Он немного поколебался, прежде чем ответить.
— Ну, потому, что если мы не поженимся, а я продолжу сюда ходить, люди станут… болтать. Они и раньше это делали.
— Значит, ты боишься, что о тебе станут сплетничать?
— Обо мне? О Боже, нет, конечно. Какое мне до этого дело.
— А если я скажу, что то, что «болтают люди» — имеют они на то основание, или нет — для меня так же безразлично, как и ветер будущего лета, ты все равно сочтешь необходимым покинуть Мадейру?
— Я… я не знаю.
Артур снова встал и перегнулся через перила веранды.
— Ночь обещает быть бурной, — сказал он, наконец.
— Да, ветер истреплет все магнолии. Сорви мне вон тот бутон; он слишком хорош, чтобы оставить его на погибель.
Артур повиновался, и как только он вышел на веранду, с моря с воем налетел свирепый порыв ветра.
— Я люблю бурю, — прошептала Милдред, когда он поднес ей цветок. — Буря заставляет меня чувствовать себя такой сильной, — и она протянула свои прекрасные руки, словно ловя ветер.

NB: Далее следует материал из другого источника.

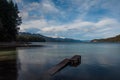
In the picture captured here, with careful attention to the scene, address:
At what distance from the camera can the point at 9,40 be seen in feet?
202

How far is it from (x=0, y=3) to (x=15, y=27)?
12040 mm

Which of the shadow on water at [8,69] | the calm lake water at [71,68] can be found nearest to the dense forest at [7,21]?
the calm lake water at [71,68]

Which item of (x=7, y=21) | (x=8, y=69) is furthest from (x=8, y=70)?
(x=7, y=21)

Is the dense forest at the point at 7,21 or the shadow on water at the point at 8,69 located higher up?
the dense forest at the point at 7,21

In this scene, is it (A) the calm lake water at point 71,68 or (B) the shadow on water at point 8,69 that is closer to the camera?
(B) the shadow on water at point 8,69

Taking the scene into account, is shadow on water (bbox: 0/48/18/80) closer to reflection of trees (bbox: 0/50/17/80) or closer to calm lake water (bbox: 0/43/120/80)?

— Что мне делать с этой магнолией?
— Дай мне. Я приколю ее к платью… Нет, ты сам…
Кресло, в котором она сидела, было таким низким, что Артуру пришлось опуститься рядом с ней на колени. Стоя на коленях, он видел милое, запрокинутое лицо, которое было совсем близко от него; дыхание срывалось с лукаво изогнутых губ и играло в его волосах, и снова его охватило то чувство очарования и полной беспомощности, которому он когда-то сопротивлялся. Но на этот раз он уже не пытался сопротивляться, и никакое видение больше не пришло ему на помощь. Медленно увлекаемый красотой ее нежных глаз, он поддался чарам, и вскоре ее губы прижались к его губам, а белые руки сомкнулись вокруг его шеи, в то время как раздавленный цветок магнолии окутывал их своим ароматом.